* [WHAT IS EXPECTED] List each line in the rows below that contains the string "instances".

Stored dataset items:

===

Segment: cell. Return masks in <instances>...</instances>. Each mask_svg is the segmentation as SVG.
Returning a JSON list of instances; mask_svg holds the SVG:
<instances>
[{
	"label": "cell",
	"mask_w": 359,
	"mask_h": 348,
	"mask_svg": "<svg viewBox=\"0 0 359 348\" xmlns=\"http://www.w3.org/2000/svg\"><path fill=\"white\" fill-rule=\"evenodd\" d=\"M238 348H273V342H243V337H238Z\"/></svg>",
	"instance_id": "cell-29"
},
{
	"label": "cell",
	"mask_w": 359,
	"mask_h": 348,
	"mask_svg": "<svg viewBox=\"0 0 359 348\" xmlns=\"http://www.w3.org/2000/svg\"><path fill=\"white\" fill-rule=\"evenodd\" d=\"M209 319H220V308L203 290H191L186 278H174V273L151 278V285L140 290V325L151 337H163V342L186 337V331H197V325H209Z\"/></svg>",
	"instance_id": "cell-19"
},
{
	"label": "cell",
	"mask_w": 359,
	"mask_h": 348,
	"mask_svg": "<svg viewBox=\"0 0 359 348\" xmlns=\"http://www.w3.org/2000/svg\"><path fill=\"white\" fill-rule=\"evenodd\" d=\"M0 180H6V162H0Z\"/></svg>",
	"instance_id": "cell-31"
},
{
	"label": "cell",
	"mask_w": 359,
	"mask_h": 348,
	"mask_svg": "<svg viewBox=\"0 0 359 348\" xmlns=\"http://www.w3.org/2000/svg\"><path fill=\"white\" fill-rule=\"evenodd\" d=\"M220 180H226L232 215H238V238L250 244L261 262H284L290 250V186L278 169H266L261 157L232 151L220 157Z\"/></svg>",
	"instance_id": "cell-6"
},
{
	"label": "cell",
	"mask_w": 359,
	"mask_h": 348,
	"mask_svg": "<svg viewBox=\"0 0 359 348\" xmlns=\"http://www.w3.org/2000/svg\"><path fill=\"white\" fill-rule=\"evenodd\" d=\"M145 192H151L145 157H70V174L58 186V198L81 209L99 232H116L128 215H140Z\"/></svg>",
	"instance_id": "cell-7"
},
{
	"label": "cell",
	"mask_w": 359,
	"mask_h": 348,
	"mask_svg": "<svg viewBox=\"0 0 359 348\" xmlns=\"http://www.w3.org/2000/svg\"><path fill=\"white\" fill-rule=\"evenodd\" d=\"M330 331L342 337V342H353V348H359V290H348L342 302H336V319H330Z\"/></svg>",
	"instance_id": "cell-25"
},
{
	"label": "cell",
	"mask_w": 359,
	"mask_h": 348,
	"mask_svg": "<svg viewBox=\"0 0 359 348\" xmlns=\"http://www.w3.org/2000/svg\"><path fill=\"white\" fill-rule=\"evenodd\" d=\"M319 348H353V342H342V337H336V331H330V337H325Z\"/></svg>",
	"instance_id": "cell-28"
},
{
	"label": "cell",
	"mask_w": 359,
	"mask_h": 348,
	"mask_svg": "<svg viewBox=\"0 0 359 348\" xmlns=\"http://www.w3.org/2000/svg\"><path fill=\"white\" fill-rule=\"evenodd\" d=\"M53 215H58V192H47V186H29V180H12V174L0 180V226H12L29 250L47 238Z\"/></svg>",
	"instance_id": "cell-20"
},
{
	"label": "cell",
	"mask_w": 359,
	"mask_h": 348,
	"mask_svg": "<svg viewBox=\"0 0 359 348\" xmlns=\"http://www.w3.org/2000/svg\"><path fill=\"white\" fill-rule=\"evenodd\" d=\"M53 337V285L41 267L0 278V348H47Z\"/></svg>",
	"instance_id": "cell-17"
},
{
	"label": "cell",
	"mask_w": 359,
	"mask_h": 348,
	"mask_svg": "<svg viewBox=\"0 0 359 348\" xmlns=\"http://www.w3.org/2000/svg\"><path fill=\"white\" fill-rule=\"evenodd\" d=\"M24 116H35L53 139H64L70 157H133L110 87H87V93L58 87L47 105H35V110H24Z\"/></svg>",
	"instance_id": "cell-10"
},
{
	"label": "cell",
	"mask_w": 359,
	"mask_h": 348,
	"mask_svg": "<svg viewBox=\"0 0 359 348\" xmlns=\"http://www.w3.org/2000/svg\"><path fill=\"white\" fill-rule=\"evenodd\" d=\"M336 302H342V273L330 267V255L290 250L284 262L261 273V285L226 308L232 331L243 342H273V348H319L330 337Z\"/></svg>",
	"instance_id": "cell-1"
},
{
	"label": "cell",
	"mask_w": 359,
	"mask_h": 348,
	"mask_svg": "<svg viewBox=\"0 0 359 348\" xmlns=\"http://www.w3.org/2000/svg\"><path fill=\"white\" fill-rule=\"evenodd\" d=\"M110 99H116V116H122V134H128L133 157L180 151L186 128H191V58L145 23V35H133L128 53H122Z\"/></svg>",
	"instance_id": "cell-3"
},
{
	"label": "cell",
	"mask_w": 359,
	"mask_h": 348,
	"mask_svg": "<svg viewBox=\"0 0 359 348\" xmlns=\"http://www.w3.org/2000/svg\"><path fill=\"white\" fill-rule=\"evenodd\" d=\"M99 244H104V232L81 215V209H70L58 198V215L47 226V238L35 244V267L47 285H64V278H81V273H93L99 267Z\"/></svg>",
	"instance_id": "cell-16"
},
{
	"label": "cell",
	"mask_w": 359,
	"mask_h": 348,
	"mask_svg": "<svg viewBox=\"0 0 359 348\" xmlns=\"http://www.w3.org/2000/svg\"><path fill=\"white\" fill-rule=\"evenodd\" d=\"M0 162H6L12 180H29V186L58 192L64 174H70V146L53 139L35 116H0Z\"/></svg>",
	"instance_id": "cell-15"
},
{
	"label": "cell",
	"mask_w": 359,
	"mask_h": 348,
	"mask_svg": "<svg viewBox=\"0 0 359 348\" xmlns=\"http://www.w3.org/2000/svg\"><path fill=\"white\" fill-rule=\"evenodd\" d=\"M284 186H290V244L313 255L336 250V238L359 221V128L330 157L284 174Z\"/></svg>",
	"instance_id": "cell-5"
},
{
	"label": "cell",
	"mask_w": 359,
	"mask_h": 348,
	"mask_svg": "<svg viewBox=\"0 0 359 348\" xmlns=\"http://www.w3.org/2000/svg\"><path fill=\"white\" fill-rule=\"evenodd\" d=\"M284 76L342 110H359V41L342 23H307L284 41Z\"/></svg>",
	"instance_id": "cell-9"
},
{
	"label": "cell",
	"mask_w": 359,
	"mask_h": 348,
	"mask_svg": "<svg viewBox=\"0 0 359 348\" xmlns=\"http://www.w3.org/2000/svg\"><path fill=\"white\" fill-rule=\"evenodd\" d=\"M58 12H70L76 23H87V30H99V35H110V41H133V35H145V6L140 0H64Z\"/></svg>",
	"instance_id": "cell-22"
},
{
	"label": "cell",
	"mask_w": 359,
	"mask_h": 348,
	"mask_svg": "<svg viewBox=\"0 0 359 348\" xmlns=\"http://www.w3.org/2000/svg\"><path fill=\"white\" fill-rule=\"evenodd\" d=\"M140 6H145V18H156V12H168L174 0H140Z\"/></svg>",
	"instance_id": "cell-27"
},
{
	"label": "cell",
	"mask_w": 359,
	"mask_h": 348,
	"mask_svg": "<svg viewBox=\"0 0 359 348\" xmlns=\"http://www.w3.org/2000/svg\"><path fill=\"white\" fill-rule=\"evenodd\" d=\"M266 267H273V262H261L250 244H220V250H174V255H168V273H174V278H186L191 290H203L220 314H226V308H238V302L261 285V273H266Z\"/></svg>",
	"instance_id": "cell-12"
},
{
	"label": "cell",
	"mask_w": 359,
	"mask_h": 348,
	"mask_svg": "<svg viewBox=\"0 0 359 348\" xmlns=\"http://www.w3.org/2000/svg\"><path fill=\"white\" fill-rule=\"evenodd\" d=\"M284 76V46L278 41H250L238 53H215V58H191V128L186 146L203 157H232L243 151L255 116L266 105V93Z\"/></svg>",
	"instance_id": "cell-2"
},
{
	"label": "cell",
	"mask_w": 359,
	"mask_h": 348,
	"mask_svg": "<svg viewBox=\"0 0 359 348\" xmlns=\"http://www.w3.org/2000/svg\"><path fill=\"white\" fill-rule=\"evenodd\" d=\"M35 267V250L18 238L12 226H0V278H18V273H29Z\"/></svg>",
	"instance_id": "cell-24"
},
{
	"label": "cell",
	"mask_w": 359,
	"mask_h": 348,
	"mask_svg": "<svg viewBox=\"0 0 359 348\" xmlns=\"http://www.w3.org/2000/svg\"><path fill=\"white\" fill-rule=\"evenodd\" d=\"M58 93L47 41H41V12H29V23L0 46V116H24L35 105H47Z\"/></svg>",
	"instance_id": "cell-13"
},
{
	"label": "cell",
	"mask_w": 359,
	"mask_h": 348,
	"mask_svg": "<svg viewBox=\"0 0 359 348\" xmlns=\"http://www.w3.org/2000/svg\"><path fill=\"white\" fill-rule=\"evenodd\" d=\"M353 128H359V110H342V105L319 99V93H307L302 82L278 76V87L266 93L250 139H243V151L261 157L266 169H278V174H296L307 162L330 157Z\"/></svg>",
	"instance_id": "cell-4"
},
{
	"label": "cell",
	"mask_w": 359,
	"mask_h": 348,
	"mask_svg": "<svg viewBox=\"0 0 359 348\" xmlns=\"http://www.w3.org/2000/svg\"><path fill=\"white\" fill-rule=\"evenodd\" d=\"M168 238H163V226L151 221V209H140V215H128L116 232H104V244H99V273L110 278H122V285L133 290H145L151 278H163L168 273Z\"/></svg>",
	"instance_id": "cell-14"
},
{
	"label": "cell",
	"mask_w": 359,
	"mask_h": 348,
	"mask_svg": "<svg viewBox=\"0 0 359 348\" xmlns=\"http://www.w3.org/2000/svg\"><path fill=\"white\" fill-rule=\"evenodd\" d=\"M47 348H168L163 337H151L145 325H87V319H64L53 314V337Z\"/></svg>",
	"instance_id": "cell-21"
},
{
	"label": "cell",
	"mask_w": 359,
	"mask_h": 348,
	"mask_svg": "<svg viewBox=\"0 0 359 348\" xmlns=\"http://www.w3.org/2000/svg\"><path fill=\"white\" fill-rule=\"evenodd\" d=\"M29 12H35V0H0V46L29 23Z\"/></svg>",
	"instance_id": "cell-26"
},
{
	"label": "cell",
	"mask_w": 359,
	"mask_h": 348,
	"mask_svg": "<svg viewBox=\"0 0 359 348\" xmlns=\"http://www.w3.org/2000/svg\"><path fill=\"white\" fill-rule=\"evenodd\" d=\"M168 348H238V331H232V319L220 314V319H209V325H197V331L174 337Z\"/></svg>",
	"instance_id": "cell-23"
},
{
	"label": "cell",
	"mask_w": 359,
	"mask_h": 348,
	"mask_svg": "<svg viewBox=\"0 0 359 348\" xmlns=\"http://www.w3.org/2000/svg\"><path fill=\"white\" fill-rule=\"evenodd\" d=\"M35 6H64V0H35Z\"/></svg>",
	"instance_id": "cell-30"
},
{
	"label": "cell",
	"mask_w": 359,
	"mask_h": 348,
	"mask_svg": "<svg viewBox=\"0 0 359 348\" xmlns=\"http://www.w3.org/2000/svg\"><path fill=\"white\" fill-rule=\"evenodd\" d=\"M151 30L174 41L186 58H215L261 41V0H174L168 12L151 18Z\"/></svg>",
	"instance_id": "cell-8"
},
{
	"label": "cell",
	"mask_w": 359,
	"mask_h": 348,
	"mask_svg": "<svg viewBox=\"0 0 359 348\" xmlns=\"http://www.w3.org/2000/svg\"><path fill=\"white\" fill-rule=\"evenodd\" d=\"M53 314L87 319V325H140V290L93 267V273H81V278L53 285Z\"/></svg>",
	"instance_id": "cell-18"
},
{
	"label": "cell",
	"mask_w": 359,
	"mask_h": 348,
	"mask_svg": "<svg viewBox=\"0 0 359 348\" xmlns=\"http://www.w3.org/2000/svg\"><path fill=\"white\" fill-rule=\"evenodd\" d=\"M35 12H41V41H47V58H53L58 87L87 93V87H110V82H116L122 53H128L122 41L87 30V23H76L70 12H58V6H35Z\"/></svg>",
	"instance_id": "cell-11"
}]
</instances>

===

* [TASK SOLUTION]
Segment: cell. Return masks in <instances>...</instances>. Each mask_svg is the segmentation as SVG.
Returning a JSON list of instances; mask_svg holds the SVG:
<instances>
</instances>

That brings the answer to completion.